Texte fourni ::
"""
L’eau, les vivres… tout est compté

Dans une cour poussiéreuse qu’enserrent un container, un grillage rouillé et des murets de briques de terre, Mounina, visage rond, traits marqués par la lassitude, vaque à ses tâches ménagères, une fillette aux premiers pas vacillants accrochée à ses jambes. Elle-même est née ici voilà trente-cinq ans, après l’exode. « Nous sommes un peuple libre. Nous voulons notre indépendance, revenir à notre terre. Nous ne voulons vivre sous la domination de personne, le Maroc doit quitter cette terre, qui est celle d’un peuple qui se bat pour faire valoir ses droits, son indépendance », sourit-elle. Comme Ghalia, elle applaudit la reprise des armes, depuis que le cessez-le-feu a volé en éclats à Guerguerat, le 13 novembre 2020 : « Nous sommes revenus à la guerre après trente ans de mensonges, de jeu, de faux-semblants. Le Maroc n’a jamais eu l’intention de nous laisser choisir notre destin par un référendum qu’il était sûr de perdre. Ni le Maroc, ni les grandes puissances. Nous reprenons les fusils, advienne que pourra. Nous n’en pouvons plus, après trente ans perdus, trente ans de larmes et de souffrances. » Dans l’éprouvante vie des camps où tout est étroitement compté – l’eau, les vivres et tous les produits de première nécessité –, les femmes tirent d’un quotidien de privations des miracles, s’affirment, le verbe haut, sur la scène sociale et politique. Comme des sentinelles de la liberté qui tiennent à bout de bras un peuple en lutte dans l’exil pour son indépendance. R. M.
"""
Extraits de données ::
"""
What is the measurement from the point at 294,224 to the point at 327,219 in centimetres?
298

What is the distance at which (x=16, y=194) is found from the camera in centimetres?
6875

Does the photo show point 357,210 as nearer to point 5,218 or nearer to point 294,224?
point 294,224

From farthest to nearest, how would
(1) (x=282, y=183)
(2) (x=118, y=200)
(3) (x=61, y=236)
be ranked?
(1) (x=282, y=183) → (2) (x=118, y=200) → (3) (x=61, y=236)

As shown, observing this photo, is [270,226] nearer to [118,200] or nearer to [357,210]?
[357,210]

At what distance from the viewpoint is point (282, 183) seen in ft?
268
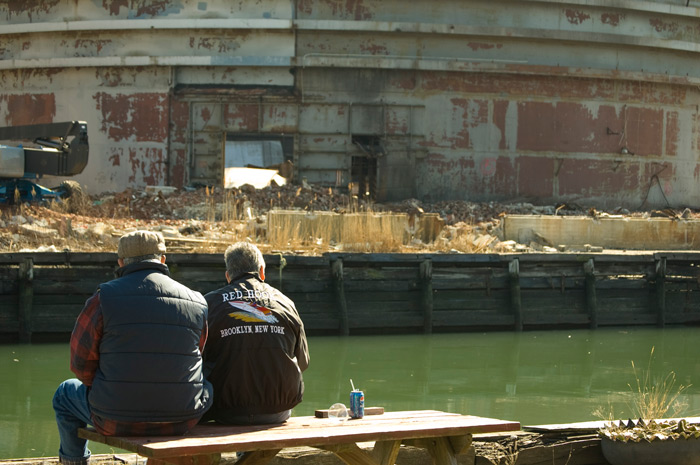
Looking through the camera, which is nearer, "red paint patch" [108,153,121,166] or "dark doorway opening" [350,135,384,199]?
"dark doorway opening" [350,135,384,199]

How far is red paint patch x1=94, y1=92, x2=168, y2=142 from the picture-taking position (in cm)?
2727

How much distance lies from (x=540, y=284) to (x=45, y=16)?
55.9ft

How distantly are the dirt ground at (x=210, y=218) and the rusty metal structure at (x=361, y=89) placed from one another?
3.86ft

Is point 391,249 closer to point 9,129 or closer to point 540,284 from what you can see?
point 540,284

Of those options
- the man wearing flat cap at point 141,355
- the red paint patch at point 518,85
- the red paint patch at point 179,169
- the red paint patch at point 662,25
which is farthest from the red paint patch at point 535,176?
the man wearing flat cap at point 141,355

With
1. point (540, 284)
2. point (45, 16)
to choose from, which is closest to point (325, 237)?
point (540, 284)

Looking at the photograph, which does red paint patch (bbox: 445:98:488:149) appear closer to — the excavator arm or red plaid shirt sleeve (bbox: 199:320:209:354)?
the excavator arm

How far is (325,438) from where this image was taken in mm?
5230

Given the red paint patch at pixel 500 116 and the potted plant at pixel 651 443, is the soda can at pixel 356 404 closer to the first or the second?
the potted plant at pixel 651 443

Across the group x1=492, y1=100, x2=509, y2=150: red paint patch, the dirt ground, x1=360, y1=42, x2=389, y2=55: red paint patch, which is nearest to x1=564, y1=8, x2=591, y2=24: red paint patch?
x1=492, y1=100, x2=509, y2=150: red paint patch

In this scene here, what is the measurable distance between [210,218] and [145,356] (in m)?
17.2

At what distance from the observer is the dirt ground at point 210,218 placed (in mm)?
18422

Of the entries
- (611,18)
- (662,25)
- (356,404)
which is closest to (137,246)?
(356,404)

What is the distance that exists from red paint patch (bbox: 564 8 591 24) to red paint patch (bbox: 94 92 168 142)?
"""
Consigne 1 ::
D'après le texte sur la vie dans les camps, où et à quelle date le cessez-le-feu a-t-il volé en éclats ?
Consigne 2 ::
Poursuivez le texte sur la vie dans les camps à la suite de sa dernière phrase.
Les enregistrements proviennent d'une autre source que le texte.

Zone de réponse 1 ::
À Guerguerat, le 13 novembre 2020.

Zone de réponse 2 ::
« Nous aspirons à la paix, mais nous sommes contraints à la guerre. » Les mots de ce combattant du Front Polisario, recueillis par notre envoyée spéciale au Sahara occidental, résonnent bien au-delà du désert. Ils doivent interpeller la communauté internationale. Jouer un rôle d’électrochoc sur le sort inacceptable fait au peuple sahraoui, dont les terres sont grignotées et occupées illégalement par la monarchie marocaine depuis quarante-six ans. Et sur la poudrière que pourrait devenir cette zone alors que le cessez-le-feu historique de 1991 a volé en éclats.

Cet interminable conflit de décolonisation – le dernier en Afrique – doit beaucoup à l’inertie des Nations unies et au jeu de dupes des grandes puissances. Inscrit sur la liste des territoires non autonomes par l’ONU, le Sahara occidental a vu reconnaître son droit à l’autodétermination depuis le départ du colon espagnol en 1975. Mais le référendum n’a jamais vu le jour. Des décennies de renoncements et de vaines missions onusiennes. Ce 27 octobre, le Conseil de sécurité de l’ONU doit renouveler une nouvelle fois le mandat des casques bleus. Mais avec quelle intention ? Jusqu’ici, le Maroc a pu étendre son emprise sans contrainte. Le royaume chérifien contrôle et administre aujourd’hui 80 % de cette vaste région côtière, riche en ressources naturelles. Il ne cesse d’y implanter infrastructures et habitations, de surarmer son « mur des sables ». Une stratégie à l’israélienne, jamais sanctionnée, qui relègue dans des camps la population autochtone et envenime les relations avec le voisin algérien, soutien des Sahraouis. Inadmissible.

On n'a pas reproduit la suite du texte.